We presented preschool and elementary school children with five different-sized Russian dolls and asked them to indicate the heaviest doll. Almost all children selected the biggest doll. Half of the children then heard a false, counter-intuitive claim (i.e., smallest = heaviest). The remaining children heard a claim confirming their initial intuition (i.e., biggest = heaviest). Children typically endorsed the experimenter’s claim even when it was counter-intuitive. During the experimenter’s subsequent absence, older children explored the dolls more if they had received counter-intuitive rather than confirming testimony, whereas younger children rarely explored regardless of the testimony they heard. Children who explored made judgments consistent with the dolls’ actual weight. Children who did not explore continued to endorse the experimenter’s testimony (Ronfard, Chen, Harris, under review, email for more information).
Thus, older children are prone to adopt an empirical stance in relation to counter-intuitive claims. Recognizing that such claims can be tested against the available evidence, they actively seek that evidence and revise their judgment of the unexpected claim accordingly. Younger children may not have explored following our counterintuitive claim because they may have placed greater trust in the testimony they received than older children. This interpretation is consistent with earlier findings showing that preschool children are surprisingly trusting of an informant’s testimony, even when the informant has a history of inaccuracy. One testable prediction, which we are currently investigating, is that younger children will increase their exploration when the informant appears to be less reliable than the informant in our current study.

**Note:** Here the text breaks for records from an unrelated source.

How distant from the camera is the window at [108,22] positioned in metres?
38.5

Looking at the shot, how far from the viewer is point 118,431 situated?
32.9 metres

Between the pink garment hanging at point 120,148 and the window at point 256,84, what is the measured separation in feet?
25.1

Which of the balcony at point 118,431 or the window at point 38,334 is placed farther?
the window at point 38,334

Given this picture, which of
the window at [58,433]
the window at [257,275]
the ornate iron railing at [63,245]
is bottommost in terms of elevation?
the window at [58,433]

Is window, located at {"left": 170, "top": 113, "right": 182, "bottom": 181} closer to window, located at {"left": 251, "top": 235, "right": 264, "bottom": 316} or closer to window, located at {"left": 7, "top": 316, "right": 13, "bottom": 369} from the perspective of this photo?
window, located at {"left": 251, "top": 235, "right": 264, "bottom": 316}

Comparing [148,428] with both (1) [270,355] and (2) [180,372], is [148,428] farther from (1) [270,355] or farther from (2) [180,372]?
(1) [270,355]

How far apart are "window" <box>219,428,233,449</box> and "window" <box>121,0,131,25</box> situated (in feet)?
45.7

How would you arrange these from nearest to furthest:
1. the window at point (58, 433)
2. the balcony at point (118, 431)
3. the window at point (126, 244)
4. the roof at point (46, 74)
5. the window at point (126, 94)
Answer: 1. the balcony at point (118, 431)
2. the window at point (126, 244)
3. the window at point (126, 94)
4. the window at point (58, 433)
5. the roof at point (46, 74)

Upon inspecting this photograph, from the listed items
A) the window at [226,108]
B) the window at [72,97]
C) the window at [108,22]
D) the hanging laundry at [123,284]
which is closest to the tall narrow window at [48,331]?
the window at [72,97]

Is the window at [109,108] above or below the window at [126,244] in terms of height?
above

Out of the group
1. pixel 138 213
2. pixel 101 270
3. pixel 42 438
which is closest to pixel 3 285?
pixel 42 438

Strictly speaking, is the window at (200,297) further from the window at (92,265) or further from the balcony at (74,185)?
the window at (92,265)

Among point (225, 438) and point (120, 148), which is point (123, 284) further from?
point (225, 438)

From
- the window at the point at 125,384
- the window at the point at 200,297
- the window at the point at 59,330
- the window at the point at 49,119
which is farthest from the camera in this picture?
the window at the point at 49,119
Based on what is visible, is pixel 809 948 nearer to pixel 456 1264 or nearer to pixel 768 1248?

One noteworthy implication of this finding is that it extends previous work on the impact of instruction on children’s exploration. Previous research has shown that instruction restricts exploration by reducing the number of hypotheses that children consider. Our results suggest, however, that for older children, whether instruction limits exploration depends on the exact nature of what they are told. When instruction does not conflict with children’s intuitions about what they observe, it may lead them to focus their exploration on a subset of the various possibilities that they would have investigated on their own (e.g., Bonawitz, Shafto, Gweon, Goodman, Spelke, & Schulz, 2011). This allows children to restrict their exploration in an efficient fashion. By contrast, when older children are presented with information that conflicts with their intuitions, such information helps them to learn by prompting them to consider possibilities they would not have considered otherwise, thereby increasing their exploration.